WHAT THE EXERCISE ASKS: According to the case report, what size was the purplish nodule on the patient's right thumb?

GIVEN TEXT:
────────────────────────────────────────
Keiko Nakashima, Nanako Yamada, Yuichi Yoshida and Osamu Yamamoto
Division of Dermatology, Department of Medicine of Sensory and Motor Organs, Faculty of Medicine, Tottori University, 36-1 Nishicho, Yonago, Tottori 683-8504, Japan. E-mail: email@example.com
Accepted February 4, 2010.
Cutaneous aspergillosis has been described as primary or secondary to haematogenous dissemination (1). Primary cutaneous aspergillosis usually follows local trauma and appears as a purplish oedematous lesion at the site of inoculation (2). We present here a rare case of primary cutaneous aspergillosis, which manifested as intractable nodules.
A 66-year-old Japanese woman was referred to our clinic for evaluation of an asymptomatic nodule on the tip of her right thumb, which had appeared 1 month previously. Physical examination revealed a purplish nodule, 16 × 11 mm in size, with necrosis at the centre (Fig. 1). Her medical history was unremarkable. Results of routine laboratory examinations were within normal limits.
────────────────────────────────────────
EXERCISE DATA:
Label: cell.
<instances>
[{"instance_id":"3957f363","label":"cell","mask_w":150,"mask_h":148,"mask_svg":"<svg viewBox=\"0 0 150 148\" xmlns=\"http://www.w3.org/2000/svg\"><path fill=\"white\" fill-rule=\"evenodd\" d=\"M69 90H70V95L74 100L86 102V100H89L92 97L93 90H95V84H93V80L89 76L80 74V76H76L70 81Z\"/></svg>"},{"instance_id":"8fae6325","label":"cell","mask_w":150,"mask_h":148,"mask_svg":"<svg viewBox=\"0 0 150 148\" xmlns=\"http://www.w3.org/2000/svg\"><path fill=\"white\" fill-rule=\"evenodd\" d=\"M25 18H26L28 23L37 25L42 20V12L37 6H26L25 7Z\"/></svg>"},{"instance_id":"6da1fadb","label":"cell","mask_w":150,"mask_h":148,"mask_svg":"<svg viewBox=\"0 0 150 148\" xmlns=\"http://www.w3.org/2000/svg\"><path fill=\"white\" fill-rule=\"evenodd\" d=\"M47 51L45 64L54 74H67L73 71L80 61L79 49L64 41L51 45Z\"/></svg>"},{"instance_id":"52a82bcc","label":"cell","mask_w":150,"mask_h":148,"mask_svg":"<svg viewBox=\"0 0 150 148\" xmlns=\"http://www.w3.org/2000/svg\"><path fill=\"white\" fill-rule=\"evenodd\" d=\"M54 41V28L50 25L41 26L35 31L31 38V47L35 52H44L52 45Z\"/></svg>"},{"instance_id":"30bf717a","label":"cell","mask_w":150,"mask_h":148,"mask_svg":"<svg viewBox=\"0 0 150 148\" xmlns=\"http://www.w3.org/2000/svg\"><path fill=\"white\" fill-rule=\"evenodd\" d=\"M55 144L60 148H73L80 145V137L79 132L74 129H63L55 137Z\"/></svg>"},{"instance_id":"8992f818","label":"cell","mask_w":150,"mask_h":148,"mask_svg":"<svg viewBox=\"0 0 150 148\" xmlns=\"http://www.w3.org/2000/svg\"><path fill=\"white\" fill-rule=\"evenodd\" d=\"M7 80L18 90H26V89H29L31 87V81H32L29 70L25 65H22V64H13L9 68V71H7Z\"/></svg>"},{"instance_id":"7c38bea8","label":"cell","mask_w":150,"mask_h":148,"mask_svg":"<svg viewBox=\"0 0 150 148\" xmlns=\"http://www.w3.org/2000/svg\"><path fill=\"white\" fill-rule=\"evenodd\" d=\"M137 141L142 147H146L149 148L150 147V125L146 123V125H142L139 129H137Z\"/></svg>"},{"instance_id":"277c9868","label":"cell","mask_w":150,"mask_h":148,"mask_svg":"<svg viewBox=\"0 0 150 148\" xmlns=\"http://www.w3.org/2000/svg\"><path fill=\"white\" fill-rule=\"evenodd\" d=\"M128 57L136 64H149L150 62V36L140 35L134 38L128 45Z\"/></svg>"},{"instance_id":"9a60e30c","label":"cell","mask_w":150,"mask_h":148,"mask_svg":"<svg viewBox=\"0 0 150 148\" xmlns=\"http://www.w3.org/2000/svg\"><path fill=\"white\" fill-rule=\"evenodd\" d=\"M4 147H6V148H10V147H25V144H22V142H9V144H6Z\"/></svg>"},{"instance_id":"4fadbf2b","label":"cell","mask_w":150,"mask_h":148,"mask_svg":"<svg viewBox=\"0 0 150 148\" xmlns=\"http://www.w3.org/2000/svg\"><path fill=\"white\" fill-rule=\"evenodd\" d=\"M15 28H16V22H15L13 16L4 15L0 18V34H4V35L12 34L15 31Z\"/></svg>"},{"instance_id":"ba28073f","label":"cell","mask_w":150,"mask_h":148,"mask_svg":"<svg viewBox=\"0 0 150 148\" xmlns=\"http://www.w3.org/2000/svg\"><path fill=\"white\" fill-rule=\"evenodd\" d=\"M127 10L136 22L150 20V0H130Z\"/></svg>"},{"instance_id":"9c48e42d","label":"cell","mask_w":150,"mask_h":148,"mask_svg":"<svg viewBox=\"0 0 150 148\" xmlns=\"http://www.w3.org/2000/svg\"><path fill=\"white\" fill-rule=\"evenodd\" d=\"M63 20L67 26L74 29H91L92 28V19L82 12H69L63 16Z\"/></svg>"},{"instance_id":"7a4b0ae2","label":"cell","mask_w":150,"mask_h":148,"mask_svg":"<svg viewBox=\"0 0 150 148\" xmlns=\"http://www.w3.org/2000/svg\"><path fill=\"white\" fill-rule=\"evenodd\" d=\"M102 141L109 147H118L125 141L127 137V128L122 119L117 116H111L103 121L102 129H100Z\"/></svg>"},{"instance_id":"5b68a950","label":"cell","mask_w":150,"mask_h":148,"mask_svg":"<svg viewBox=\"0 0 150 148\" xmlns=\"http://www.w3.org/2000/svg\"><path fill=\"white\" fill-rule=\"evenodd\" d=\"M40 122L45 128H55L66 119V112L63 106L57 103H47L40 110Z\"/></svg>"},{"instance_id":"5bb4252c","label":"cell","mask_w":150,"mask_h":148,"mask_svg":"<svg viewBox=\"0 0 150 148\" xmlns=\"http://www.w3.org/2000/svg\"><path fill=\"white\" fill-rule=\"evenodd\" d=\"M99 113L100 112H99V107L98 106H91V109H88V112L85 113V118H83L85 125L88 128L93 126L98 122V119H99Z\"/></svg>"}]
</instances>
────────────────────────────────────────
OUTPUT FOR THIS EXERCISE: 16 × 11 mm